开放域问答系统答案源获取方法研究与实现

发布时间：2018-07-02 20:47

本文选题：自动问答系统 + 答案源获取　；参考：《太原理工大学》2012年硕士论文

【摘要】：当今社会,互联网中所包含的种类繁多内容丰富的知识资源,为我们日常学习和工作中面对问题时寻求帮助和获取信息提供了很大的方便。目前的Google和百度等搜索引擎是人们从网络中获取信息的主要途径,然而,这些传统的搜索引擎随着用户对信息精确性和时间高效性要求的提高,暴露出一些弊端,例如,它按照关键词组合的形式分析用户输入的查询语句,这会对用户的搜索目的产生偏差,返回给用户的结果是大量网页的集合,需要用户去甄别和查找,而非用户希望得到的准确简洁的答案。

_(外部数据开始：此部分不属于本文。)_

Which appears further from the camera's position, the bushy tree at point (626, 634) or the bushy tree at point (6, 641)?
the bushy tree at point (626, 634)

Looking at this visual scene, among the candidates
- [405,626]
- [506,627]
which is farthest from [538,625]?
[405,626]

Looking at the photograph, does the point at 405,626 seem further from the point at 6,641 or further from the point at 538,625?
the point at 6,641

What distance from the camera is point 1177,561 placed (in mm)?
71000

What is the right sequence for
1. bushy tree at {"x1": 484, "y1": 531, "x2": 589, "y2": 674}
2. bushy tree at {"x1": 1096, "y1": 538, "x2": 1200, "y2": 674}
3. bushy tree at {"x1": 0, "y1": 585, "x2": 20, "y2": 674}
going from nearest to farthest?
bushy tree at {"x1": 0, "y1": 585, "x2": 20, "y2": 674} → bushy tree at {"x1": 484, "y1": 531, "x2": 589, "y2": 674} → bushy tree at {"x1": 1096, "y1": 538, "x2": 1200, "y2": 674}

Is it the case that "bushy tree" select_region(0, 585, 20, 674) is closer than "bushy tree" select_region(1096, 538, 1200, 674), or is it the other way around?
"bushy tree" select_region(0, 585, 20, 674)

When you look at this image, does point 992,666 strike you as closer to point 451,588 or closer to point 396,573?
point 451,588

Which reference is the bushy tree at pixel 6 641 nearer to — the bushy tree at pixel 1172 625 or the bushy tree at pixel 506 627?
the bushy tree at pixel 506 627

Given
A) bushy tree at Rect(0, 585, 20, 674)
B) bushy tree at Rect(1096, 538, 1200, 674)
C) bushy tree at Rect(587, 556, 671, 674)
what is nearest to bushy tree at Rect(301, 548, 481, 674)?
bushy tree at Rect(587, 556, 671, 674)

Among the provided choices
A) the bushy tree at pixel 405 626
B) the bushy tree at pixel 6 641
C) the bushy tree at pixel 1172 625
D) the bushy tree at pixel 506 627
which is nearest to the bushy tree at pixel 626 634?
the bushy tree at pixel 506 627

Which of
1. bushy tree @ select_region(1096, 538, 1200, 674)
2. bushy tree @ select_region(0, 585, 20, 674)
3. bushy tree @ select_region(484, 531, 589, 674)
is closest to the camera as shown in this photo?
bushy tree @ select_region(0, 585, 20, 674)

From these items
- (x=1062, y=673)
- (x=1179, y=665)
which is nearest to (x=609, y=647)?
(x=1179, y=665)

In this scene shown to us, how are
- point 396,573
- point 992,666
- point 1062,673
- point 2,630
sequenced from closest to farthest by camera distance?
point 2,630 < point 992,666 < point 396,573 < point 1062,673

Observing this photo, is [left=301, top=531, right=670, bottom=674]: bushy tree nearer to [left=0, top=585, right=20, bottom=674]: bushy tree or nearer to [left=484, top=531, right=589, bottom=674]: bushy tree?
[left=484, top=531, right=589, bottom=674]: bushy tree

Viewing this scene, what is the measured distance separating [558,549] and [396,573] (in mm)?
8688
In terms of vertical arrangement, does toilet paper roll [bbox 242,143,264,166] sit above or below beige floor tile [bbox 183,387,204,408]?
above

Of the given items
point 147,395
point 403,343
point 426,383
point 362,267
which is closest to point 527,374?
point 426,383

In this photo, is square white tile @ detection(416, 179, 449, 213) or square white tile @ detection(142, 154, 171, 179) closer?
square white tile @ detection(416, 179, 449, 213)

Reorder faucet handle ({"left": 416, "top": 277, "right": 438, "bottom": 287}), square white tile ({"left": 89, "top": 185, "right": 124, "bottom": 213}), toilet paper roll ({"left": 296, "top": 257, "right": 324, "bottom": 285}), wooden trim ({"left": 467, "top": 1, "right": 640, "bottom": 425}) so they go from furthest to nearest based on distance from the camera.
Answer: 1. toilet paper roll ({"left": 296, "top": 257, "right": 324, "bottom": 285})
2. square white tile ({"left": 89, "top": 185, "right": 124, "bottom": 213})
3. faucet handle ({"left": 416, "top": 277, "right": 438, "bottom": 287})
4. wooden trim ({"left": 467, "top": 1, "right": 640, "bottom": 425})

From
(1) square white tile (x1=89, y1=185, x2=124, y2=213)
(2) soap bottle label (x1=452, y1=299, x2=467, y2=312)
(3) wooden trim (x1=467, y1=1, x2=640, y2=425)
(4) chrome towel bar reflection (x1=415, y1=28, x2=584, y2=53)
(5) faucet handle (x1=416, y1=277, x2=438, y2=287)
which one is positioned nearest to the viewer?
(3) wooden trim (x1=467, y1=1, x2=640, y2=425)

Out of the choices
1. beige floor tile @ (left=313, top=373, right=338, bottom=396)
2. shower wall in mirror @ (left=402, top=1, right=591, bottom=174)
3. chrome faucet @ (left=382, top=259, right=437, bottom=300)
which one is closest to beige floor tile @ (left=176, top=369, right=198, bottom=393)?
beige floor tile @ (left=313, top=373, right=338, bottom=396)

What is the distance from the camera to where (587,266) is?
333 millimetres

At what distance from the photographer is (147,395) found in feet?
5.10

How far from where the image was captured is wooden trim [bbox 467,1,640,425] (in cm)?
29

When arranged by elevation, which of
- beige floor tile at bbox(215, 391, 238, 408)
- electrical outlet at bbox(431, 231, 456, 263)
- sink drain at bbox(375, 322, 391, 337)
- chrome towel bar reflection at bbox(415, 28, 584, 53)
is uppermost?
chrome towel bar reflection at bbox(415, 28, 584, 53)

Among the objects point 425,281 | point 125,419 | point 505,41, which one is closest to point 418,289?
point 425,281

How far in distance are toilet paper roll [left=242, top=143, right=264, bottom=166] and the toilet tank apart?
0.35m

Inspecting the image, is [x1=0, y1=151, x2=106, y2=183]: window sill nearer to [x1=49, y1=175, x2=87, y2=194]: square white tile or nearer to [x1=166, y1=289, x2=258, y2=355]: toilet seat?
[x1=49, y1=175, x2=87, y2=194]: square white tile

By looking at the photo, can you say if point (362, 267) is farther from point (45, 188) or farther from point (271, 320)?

在传统搜索引擎的基础上,新一代的自动问答系统因为其高效实用的特点,成为信息检索领域的研究热点和趋势。一方面,它方便用户使用自然语言提问,另一方面,返回给用户的是最终的答案,具有较高的理论研究价值和广阔的应用前景。自动问答系统一般主要包括问题分析,信息检索和答案抽取三个模块。其中答案抽取是问答系统的最后关键步骤,能否做好这一步关系着提交给用户的答案是否准确和高效。本文主要针对最后一步答案源获取方法进行研究,结合前人的研究成果,在Web网页的抓取,网页去重,网页信息提取等方面进行了研究,主要进行了以下工作： (1)针对用户提出的问题在Web中搜寻对应的答案网页,在传统搜索引擎的平台上,将相关的答案网页保存到本地。在本实验设计中,我们借助百度知道的知识库,通过Crawler爬虫程序,依据相应的抓取算法,从URL链向深度和广度抓取一定数量的网页,作为我们下一步信息提取的答案源库。 (2)在抓取网页文档的过程中,针对网络中存在的大量内容相同和相似的网页,会增加系统的开销和降低效率。通过借鉴前人在网页去重方面的相关研究成果,引入了基于文本块,利用shingle和基于集合统计的网页去重方法,并给出了测评的标准。 (3)在对网页文档信息提取的过程中,可以将网页标签,无关的广告和图片等信息进行过滤,利用DOM树的节点结构来结构化表示网页内容,从节点中提取出网页文档的文本信息,为后续的答案提取做准备。设计实验方案,给出相关说明。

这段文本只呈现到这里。